Bookmark and Share

For Immediate Release: Jul 25, 2001
Contact: Kirsten Stade (202) 265-7337

CORPS TO PROCEED WITH BILLION DOLLAR UPPER MISSISSIPPI PROJECT

Decision to Reject Reforms Urged by National Academy & Pentagon


Washington, DC- Less than 18 months after internal disclosures detailed manipulation of cost- benefit studies, the U.S. Army Corps of Engineers has decided to proceed with its original plan for large scale expansion and re-construction of the entire lock and dam system throughout the Upper Mississippi River and the Illinois Waterway, according to internal documents released today by Public Employees for Environmental Responsibility (PEER). Last week Major General Hans Van Winkle, the director of civil works for the Corps, ordered that the billion plus dollar project be ready for final congressional operation next year.

The original disclosures by one of the Corps' own senior economists, Dr. Donald C. Sweeney, filed through PEER led to critical reports by both the National Academy of Sciences and the Army's Office of Inspector General. These reports chastised the Corps for using self-serving assumptions and recommending discipline against top officers. Rejecting these official rebukes, the Corps has decided to proceed with the original project with "no new data analysis or collection" while admitting that this approach "doesn't address any issues" raised by the National Academy or the Pentagon, according to one key "PowerPoint" presentation made to Corps leadership in late June.

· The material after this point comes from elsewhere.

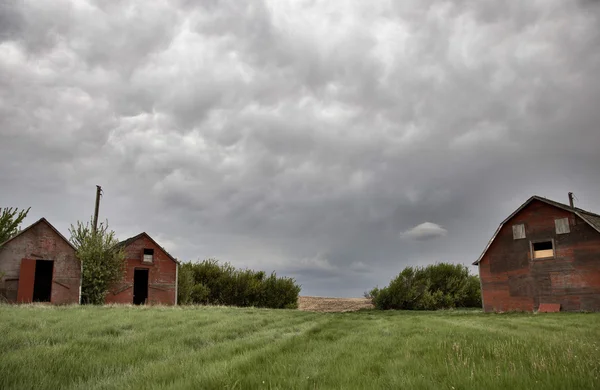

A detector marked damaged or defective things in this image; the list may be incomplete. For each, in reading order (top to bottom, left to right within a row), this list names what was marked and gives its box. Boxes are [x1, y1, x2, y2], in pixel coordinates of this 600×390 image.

broken wood siding [480, 200, 600, 312]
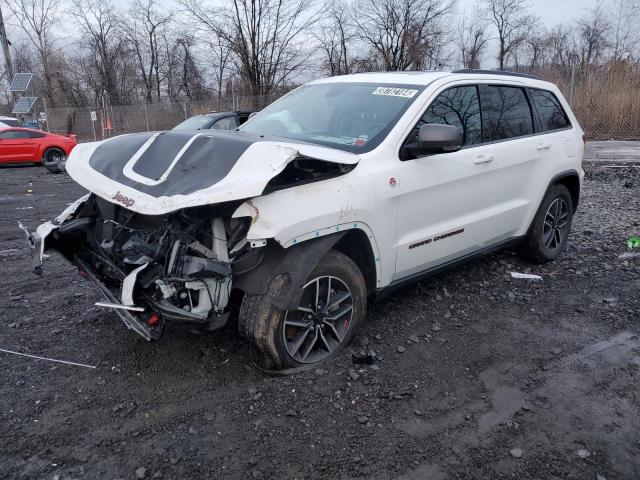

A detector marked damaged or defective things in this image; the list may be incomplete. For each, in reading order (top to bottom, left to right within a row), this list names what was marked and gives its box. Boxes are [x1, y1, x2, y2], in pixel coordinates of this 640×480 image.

"The Corps is proving itself once again to be a rogue agency, out of control and driven only by institutional self-interest," stated PEER Executive Director Jeff Ruch. "The agency's military leadership has decided to blow off every reform recommendation from the National Academy of Sciences and the Army Inspector General, so there will be no independent peer review of Corps studies nor will the Corps address the inherent conflicts of interest embedded within its planning process."

The Corps PowerPoint presentation indicates that the Corps command has decided to seek authorization of the full Upper-Mississippi River-Illinois Waterway project in the Water Resources Development Act of 2002, a time-line requiring final congressional approval next summer.